Montréal complètement cirque - L’homme-cirque: le rêve au bout du fil

David Dimitri posera son petit chapiteau sur les terrains de la Tohu dès mercredi pour une rencontre intimiste sous les étoiles.
Photo: Raoul Gilibert David Dimitri posera son petit chapiteau sur les terrains de la Tohu dès mercredi pour une rencontre intimiste sous les étoiles.

Tombé dans la potion quand il était petit, David Dimitri a le cirque tatoué sur le coeur. Lancé sur la piste à neuf ans aux côtés de son père, le célèbre clown suisse Dimitri, il a grandi dans le tourbillon des tournées, fait l’école sous le chapiteau et partagé sa croûte avec Marcel Marceau. Une enfance de rêve, qu’il a décidé de recréer dans L’homme-cirque, spectacle solo où le funambule endosse tous les rôles pour nous emporter jusqu’au bout de ses rêves. Très haut dans le ciel.
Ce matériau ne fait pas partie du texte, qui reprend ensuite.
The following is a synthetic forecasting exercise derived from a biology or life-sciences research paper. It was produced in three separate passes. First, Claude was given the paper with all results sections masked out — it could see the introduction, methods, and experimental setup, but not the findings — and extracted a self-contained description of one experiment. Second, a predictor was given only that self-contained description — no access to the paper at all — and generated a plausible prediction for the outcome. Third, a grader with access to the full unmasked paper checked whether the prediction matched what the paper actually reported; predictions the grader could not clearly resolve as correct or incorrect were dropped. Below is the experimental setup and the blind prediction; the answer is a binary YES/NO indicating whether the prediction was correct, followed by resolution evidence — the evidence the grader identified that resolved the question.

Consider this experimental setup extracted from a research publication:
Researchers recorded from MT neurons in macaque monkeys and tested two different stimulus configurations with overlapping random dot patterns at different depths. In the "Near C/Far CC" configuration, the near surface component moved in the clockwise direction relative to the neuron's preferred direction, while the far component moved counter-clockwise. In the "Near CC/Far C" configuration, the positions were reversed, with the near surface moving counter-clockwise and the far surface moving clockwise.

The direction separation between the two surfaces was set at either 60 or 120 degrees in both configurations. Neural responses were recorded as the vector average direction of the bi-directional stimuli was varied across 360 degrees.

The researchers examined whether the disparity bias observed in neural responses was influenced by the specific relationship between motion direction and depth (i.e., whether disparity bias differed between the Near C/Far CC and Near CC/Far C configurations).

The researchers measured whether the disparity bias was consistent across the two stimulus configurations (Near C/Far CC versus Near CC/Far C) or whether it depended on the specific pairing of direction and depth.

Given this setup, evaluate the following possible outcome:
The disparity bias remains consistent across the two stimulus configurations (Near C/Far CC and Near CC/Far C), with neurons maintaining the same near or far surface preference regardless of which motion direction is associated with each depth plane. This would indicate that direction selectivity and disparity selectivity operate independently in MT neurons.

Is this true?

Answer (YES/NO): NO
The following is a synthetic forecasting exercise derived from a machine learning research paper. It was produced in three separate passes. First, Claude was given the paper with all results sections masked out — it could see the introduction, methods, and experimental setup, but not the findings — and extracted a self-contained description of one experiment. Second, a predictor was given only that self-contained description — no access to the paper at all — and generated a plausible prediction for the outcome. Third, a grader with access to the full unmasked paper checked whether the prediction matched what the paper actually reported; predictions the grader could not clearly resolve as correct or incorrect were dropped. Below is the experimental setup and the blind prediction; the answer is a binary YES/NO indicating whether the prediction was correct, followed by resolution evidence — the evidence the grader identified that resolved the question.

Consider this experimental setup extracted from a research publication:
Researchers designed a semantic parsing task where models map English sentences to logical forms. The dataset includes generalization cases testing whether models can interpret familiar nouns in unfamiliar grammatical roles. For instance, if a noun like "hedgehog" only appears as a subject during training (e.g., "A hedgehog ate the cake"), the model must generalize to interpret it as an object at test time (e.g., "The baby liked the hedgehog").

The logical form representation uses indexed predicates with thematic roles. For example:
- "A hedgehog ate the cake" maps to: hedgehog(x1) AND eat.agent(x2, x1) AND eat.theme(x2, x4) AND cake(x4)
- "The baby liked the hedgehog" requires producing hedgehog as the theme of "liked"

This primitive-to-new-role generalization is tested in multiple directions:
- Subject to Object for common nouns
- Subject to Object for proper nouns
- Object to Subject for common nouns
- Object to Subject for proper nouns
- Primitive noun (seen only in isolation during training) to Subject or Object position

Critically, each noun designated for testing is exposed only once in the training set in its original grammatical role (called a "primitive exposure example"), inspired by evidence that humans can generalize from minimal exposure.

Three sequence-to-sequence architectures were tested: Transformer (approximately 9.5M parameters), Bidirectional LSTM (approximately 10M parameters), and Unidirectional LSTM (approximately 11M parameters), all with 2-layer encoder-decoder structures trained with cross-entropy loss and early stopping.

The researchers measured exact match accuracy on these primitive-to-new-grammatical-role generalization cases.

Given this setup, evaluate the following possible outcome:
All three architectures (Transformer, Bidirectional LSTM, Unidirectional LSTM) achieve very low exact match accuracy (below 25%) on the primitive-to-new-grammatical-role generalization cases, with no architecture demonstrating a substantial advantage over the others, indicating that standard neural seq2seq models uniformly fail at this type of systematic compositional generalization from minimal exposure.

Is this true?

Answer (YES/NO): NO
Figure très connue en Suisse, où son père est devenu une légende nationale, David Dimitri posera son petit chapiteau sur les terrains de la Tohu dès mercredi pour une rencontre intimiste sous les étoiles. Après avoir roulé sa bosse pendant 20 ans dans divers cirques, l’artiste décidait en 2001 de mener sa barque seul, devenant l’homme-orchestre d’une microentreprise évoluant en totale autarcie. Une entreprise dont il est à la fois le maître et le fidèle valet. L’homme-cirque était né.


Seul avec son ombre, Dimitri est à la fois chauffeur de camion, monteur de chapiteaux, éclairagiste, gréeur, musicien et, bien sûr, acrobate.


Dans la bulle de rêve qu’il s’est forgée, le chapiteau est son salon, et son fil de fer, sa maison dans les arbres.

 

Du rêve aux étoiles


Formé à l’École nationale de cirque de Budapest, l’homme est devenu un fil-de-fériste aguerri, un acrobate polyforme, qui a ensuite parfait sa formation en danse à la Juilliard School de New York. Après des années de cavale avec le Cirque Knie et le Big Apple Circus, l’artiste a posé ses valises à Manhattan pendant 12 ans, où il a collaboré à plusieurs films, à des productions sur Broadway et au Metropolitan Opera.


« Après avoir tourné pendant 20 ans avec le Cirque Knie et d’autres troupes [dont le Cirque du Soleil, en 1992], j’ai senti que ça ne me suffisait plus. Je voulais faire un spectacle personnel, repenser les disciplines du cirque traditionnel. En fait, ce spectacle sans histoire, c’est non seulement la réalisation d’un rêve personnel, c’est une façon de dire qu’on peut toujours réaliser nos rêves et aller plus loin », explique David Dimitri, dans un français saccadé.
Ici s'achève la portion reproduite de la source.